Завеса (Баух) - страница 147

Оказывается, во французских газетах был опубликован отчет о конференции в Риме, так что не было необходимости Орману представляться. Все с плохо скрываемым любопытством изредка поглядывали на него, и потому он должен был все время утирать пот со лба. Никаких крепких напитков не наблюдалось, но все были как-то чересчур веселы. Такая беспримесная радость может быть только у молодой женщины, узнавшей, что она не беременна, или парня, который узнает, что не подхватил дурную болезнь.

Сидели на огромном балконе с выходом на Елисейские поля, весело говорили о смерти, как будто невозможность ее миновать делала особенно счастливым этот солнечный полдень в окружении цветов, обессмысливая взгляд, непроизвольно следящий за мышиной суетой машин и меланхолически погруженными в себя деревьями вдоль проспекта.

Многих из мужчин звали Люк и Жан, по именам ими же отвергаемых евангелистов Луки и Иоанна. Курили только женщины и, при этом, вещали, как пифии. Дым въедался всем в ноздри. Заманчиво было думать, что пепел их сигарет осыпается, как предстоящее всем будущее.

Что лучше, думал Орман, запах сгоревшего табака или запах серы. Во всяком случае, запах преисподней лучше запаха равнодушия и апатии. Но есть ли у апатии запах?

Между тем пытались определить, что будет с миром в данный момент, учитывая вторжение СССР в Афганистан и захват американского посольства иранскими боевиками в Тегеране.

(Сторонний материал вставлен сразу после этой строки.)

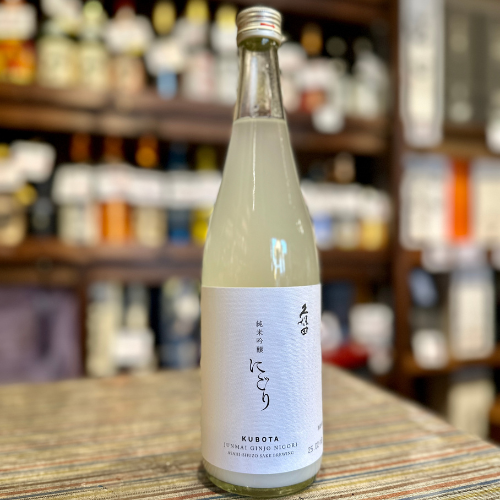 久保田 純米吟醸にごり720ml/期間限定生産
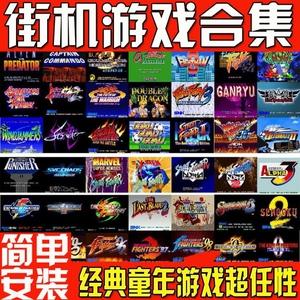kawaks街机模拟器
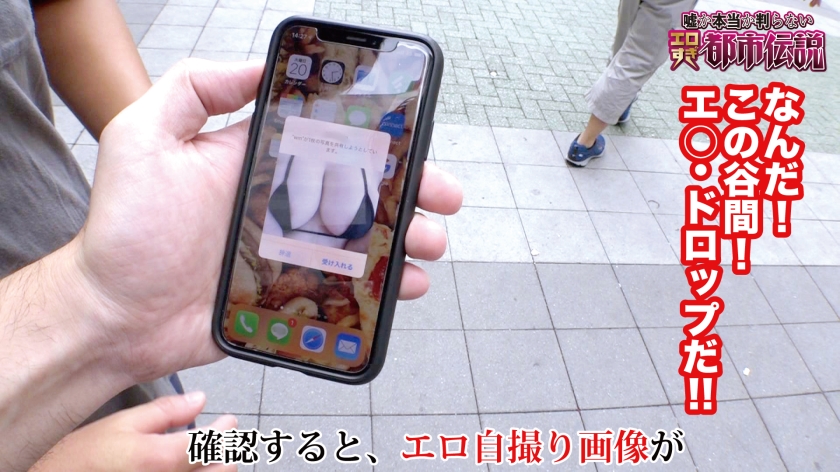 視覚の暴力！Hカップ自撮りを送りまくる20歳・Mさんを捕獲→画像よりエロい「生おっぱい」の味比べ解禁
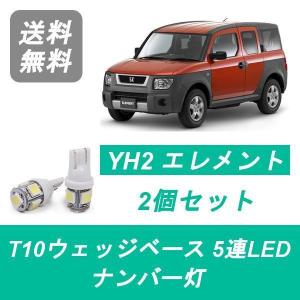 SUBARU（スバル） インプレッサ XV GP GJ GP7 GPE LED ヘッドライト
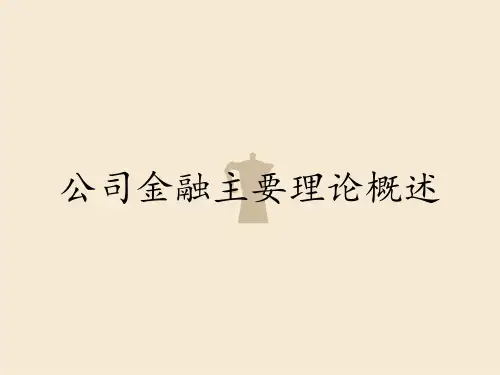 公司金融主要理论概述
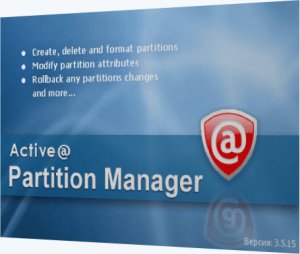 Active@ Partition Manager 3.5.15 RePack by Wylek [Ru]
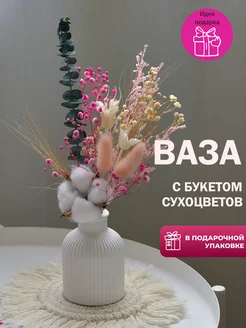 Сухоцветы букет для декора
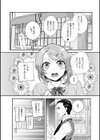 たま姫試し読み8ページ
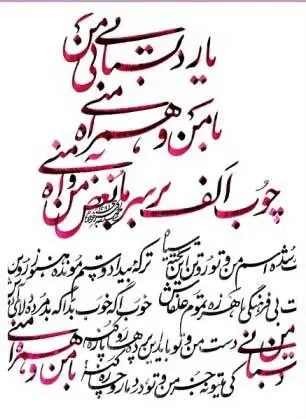 این ترانه فریاد نسل آزادی‌خواه شد/ویدیو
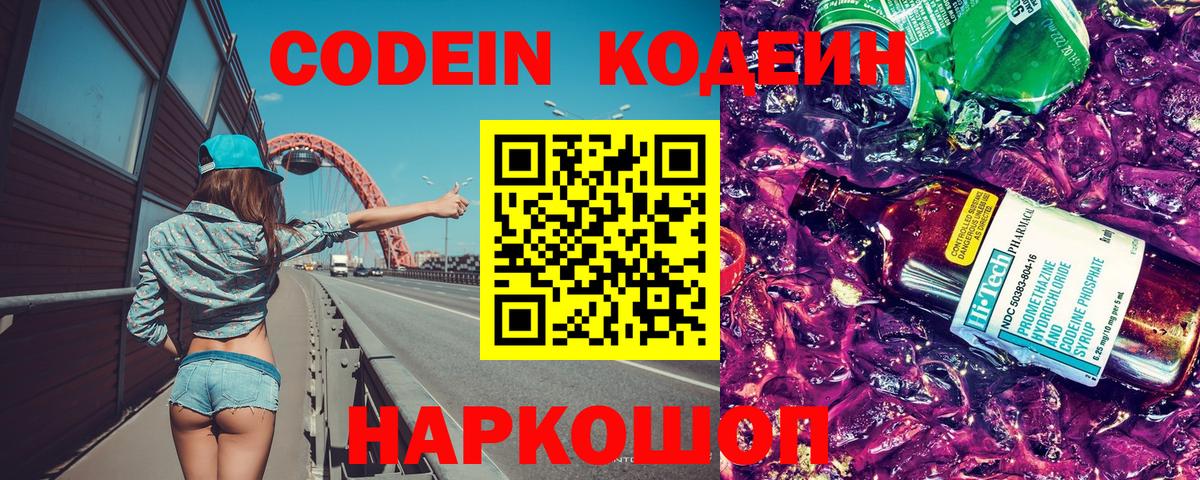 Кодеин Purple Drank  Codein Purple Drank  Вход с VPN  Урай 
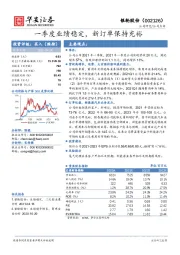 一季度业绩稳定，新订单保持充裕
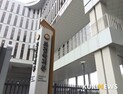 장기 이식 범위에 ‘손·팔·말초혈’ 포함된다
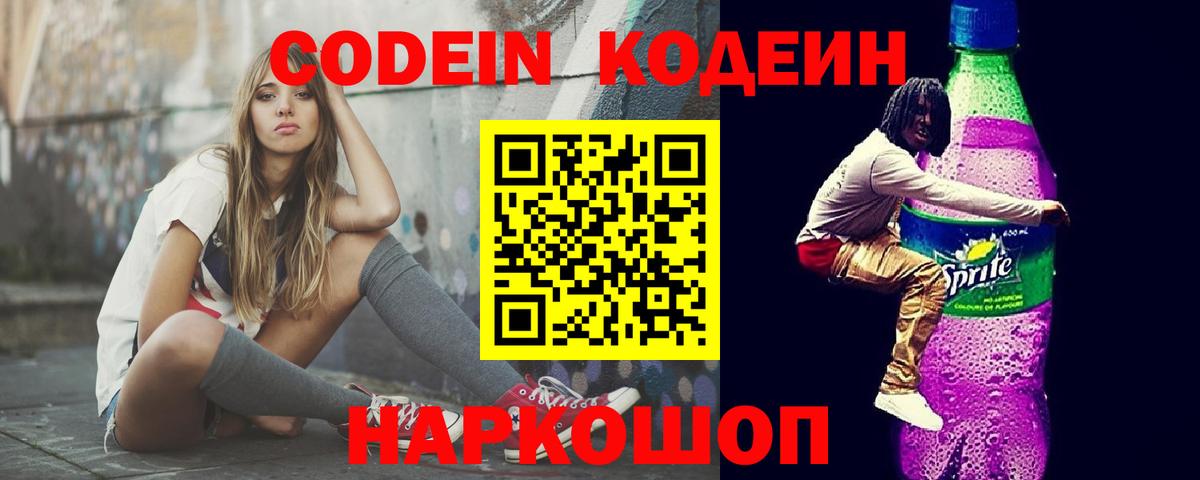 Кодеиновый сироп Lean Purple Drank  Вход с VPN  Балабаново  Кодеин напиток Lean (лин)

Затем вернулись к философии, и снова взялись за Сартра, определяя его марксизм, как пароксизм.

Оказалось, что среди присутствующих были потомки русских эмигрантов, занимающиеся философским исследованием феномена сталинского террора. Они говорили по-русски с акцентом, прислушивались, пытаясь перевести на французский вновь одолевшую Ормана игру слов.

«Тогда в сталинское счастливое времечко били в темечко, – говорил он, – графу приписывали графу, ссылку, положим, на Троцкого, наказывали ссылкой. Но это было еще в действительно счастливое время по сравнению с тем, что началось в тридцать седьмом».

Тут из-за спины вынырнула девица, которая пахла вином и яблоками. Она тоже говорила немного по-русски, что-то шептала Орману на ухо, и волосы ее щекотали его щеку. Он даже не заметил появление стола, уставленного бутылками с вином, корзину с горой яблок.

Вымотанный бесконечным фланированием по Парижу и явным недосыпом, он выпил и выпал, успев, правда, при упоминании имени Платона, в присутствии всех повиниться перед Клайном за свое скоморошество по поводу великого грека, сказав, что без Платона и Ницше он бы там, в той жизни, сошел с ума. Клайн улыбался, ощущая неловкость: ведь критически относясь к этой парочке – Платону и Сократу, он вовсе не считал это скоморошеством.